=== Source extract ===

A police officer later arrived and informed defendants that, under the circumstances, their presence and actions constituted a violation of state law and that it would be necessary to arrest them if they did not leave the premises. The defendants responded to the officer's warning by stating that they considered the law to be unconstitutional, and that they refused to cease their activities short of arrest. The officer then arrested them and booked them at the city jail for the violation of law of which they were subsequently convicted. After booking, the defendants were released upon their personal recognizance pending trial.
The defendants were not students or employees of the Sehome High School nor were they parents or guardians of any students attending the school. Approximately 150 students were present and observed the incidents leading up to the arrest of defendants. Except for some student boos and hisses expressing disapproval of the defendants, no violence occurred.

=== Entries provided ===

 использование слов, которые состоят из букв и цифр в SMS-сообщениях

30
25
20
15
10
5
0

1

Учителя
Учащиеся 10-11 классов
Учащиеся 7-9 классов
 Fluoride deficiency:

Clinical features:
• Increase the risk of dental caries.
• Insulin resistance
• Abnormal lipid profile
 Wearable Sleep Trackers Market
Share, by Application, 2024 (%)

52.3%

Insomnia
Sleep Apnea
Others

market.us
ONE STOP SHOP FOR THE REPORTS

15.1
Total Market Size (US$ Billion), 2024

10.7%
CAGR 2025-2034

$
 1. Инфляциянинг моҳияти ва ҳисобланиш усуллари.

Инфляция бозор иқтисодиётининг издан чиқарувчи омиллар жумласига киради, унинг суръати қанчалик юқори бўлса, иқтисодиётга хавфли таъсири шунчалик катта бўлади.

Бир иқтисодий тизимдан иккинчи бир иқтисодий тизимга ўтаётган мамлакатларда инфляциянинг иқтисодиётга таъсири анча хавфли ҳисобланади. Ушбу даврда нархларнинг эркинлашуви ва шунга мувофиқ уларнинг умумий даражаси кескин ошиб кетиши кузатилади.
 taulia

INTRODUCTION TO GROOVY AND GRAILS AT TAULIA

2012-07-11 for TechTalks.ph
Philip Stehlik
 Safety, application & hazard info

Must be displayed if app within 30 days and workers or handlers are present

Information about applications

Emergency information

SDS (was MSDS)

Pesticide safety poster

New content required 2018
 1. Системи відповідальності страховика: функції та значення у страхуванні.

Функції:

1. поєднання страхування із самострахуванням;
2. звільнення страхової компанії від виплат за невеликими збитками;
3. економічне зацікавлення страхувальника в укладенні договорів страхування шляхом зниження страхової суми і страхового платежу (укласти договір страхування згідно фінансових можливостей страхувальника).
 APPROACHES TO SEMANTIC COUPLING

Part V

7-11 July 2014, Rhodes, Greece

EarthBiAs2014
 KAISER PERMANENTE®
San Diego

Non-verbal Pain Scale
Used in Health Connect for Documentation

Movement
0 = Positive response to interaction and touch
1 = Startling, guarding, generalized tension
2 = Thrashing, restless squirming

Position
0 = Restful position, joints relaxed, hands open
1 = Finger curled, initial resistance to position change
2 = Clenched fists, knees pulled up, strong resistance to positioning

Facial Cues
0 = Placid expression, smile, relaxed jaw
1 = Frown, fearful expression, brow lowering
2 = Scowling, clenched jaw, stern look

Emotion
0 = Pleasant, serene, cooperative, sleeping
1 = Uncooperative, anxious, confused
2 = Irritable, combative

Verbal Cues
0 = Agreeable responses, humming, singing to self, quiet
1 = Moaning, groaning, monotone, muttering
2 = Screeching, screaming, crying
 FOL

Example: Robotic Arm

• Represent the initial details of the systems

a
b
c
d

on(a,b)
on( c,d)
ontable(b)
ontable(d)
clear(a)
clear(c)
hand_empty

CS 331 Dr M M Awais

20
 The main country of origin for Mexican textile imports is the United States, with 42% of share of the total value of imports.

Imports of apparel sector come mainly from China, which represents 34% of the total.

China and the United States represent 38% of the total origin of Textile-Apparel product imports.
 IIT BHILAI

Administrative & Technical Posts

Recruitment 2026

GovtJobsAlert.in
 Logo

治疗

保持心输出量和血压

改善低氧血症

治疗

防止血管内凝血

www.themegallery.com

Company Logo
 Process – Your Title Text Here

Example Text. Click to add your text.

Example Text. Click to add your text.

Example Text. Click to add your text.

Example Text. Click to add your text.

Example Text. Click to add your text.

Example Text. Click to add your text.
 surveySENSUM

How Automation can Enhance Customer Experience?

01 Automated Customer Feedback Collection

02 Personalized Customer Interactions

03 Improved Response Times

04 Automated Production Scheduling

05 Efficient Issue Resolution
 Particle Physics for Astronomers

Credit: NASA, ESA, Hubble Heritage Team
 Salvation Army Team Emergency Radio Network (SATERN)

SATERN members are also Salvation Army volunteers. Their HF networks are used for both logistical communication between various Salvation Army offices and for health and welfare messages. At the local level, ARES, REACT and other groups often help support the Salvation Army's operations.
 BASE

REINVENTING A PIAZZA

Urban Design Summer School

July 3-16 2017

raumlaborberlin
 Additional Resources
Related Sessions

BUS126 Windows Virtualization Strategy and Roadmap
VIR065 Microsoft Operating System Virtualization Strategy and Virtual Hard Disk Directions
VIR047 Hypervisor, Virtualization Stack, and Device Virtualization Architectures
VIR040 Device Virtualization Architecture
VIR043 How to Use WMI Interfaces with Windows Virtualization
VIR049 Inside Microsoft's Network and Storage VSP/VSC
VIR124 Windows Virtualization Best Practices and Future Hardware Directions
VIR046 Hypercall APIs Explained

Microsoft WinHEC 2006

===

- _Using the information_
A. Do these statements agree with the court excerpt? Answer yes or no for each, quoting the deciding words of the court excerpt.
(i) The defendants were parents of students attending the school.
(ii) About 150 students saw the incidents that led up to the arrest.
(iii) After booking, the defendants stayed in jail until trial.
B. Using the court excerpt, answer each question on its own line:
(i) Where were the defendants booked?
(ii) What view of the law did the defendants give the officer?
(iii) How did some students express disapproval of the defendants?
C. Can you reproduce a passage from the court excerpt, beginning at the words "A police officer" and stopping after "recognizance pending trial."?

- _Written responses_
A.
(i) No: "nor were they parents or guardians of any students attending the school"
(ii) Yes: "Approximately 150 students were present and observed the incidents leading up to the arrest of defendants"
(iii) No: "the defendants were released upon their personal recognizance pending trial"

B.
(i) At the city jail.
(ii) They considered the law to be unconstitutional.
(iii) With boos and hisses.

C.
A police officer later arrived and informed defendants that, under the circumstances, their presence and actions constituted a violation of state law and that it would be necessary to arrest them if they did not leave the premises. The defendants responded to the officer's warning by stating that they considered the law to be unconstitutional, and that they refused to cease their activities short of arrest. The officer then arrested them and booked them at the city jail for the violation of law of which they were subsequently convicted. After booking, the defendants were released upon their personal recognizance pending trial.